[Opening Selected passage section]

Attackers leverage this vulnerability to infiltrate systems, install CoinMiner malware, and establish backdoors. This persistent threat underscores the importance of timely software updates and robust cybersecurity practices.

Vulnerability Details: The critical remote code execution vulnerability CVE-2024-23692 affects Rejetto HTTP File Server (HFS) version 2.3m, enabling remote attackers to execute arbitrary commands on vulnerable systems by sending a specially crafted HTTP request.

Exploitation Tactics: After the vulnerability was disclosed, a Proof of Concept (PoC) was released, which allows an attacker to send a remote HTTP GET request containing commands to HFS servers.

After initial access, the attacker used commands such as “whoami” and “arp” to collect information on the system. They then added backdoor accounts to connect via RDP and hid the accounts. In many cases, HFS was terminated after the process was complete so that other attackers would not use it.

Examining the malware strains and commands leads AhnLab to assume that Chinese-speaking attackers perform most attacks.

  • Crypto Miner Deployment: ASEC has documented instances where attackers leveraged this vulnerability to install XMRig cryptocurrency miners.
  • Backdoor Installation: Remote Access Trojans (RATs) like Gh0stRAT and PlugX have been deployed, allowing attackers to maintain persistent access and control over compromised systems.
  • GoThief Malware: Attackers have also used GoThief malware for data theft and system reconnaissance.

[Closing Selected passage section]

• _Instructions_
1 > In the passage on the HFS vulnerability, which version of Rejetto HTTP File Server is affected by CVE-2024-23692?
2 > Transcribe everything in the passage on the HFS vulnerability from "Attackers leverage this" down to "to HFS servers.".

[Opening Data section section]

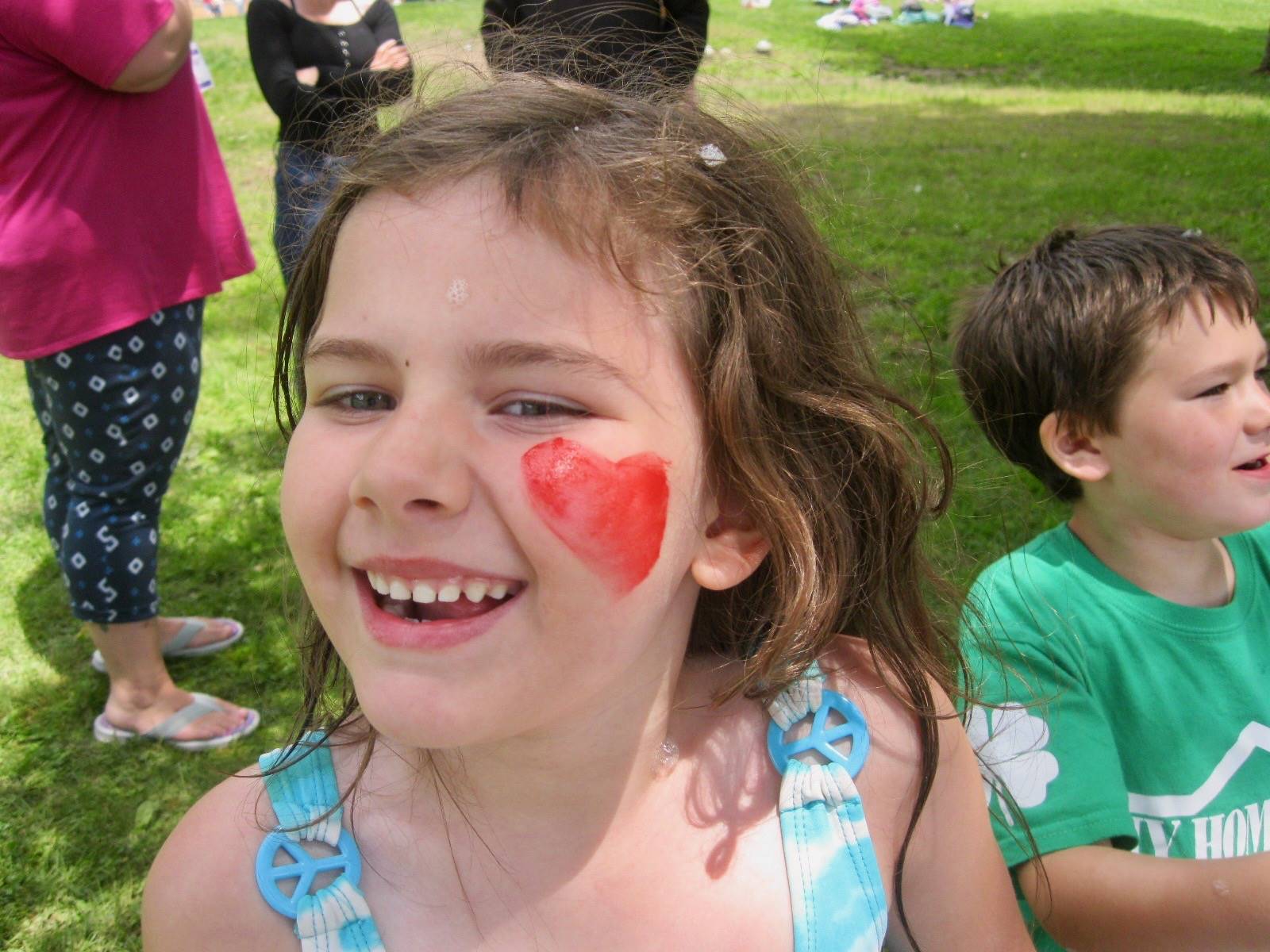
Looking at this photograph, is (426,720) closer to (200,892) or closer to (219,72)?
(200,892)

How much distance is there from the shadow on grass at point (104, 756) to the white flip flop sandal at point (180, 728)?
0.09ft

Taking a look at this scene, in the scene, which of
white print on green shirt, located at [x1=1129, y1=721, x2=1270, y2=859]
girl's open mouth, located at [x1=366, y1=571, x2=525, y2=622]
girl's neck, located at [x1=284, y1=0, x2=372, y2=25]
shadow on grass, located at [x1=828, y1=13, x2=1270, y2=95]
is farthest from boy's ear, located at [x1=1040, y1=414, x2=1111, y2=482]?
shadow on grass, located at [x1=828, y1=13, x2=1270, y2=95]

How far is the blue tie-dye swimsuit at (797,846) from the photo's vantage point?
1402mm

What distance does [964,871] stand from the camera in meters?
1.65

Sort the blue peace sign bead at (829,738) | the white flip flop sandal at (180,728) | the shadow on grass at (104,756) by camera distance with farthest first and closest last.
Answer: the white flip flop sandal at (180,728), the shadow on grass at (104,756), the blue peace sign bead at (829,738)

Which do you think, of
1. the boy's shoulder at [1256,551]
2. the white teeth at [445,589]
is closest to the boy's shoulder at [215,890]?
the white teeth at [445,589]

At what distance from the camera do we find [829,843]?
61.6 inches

[Closing Data section section]

• _Replies_
1 > Version 2.3m.

2 >
Attackers leverage this vulnerability to infiltrate systems, install CoinMiner malware, and establish backdoors. This persistent threat underscores the importance of timely software updates and robust cybersecurity practices.

Vulnerability Details: The critical remote code execution vulnerability CVE-2024-23692 affects Rejetto HTTP File Server (HFS) version 2.3m, enabling remote attackers to execute arbitrary commands on vulnerable systems by sending a specially crafted HTTP request.

Exploitation Tactics: After the vulnerability was disclosed, a Proof of Concept (PoC) was released, which allows an attacker to send a remote HTTP GET request containing commands to HFS servers.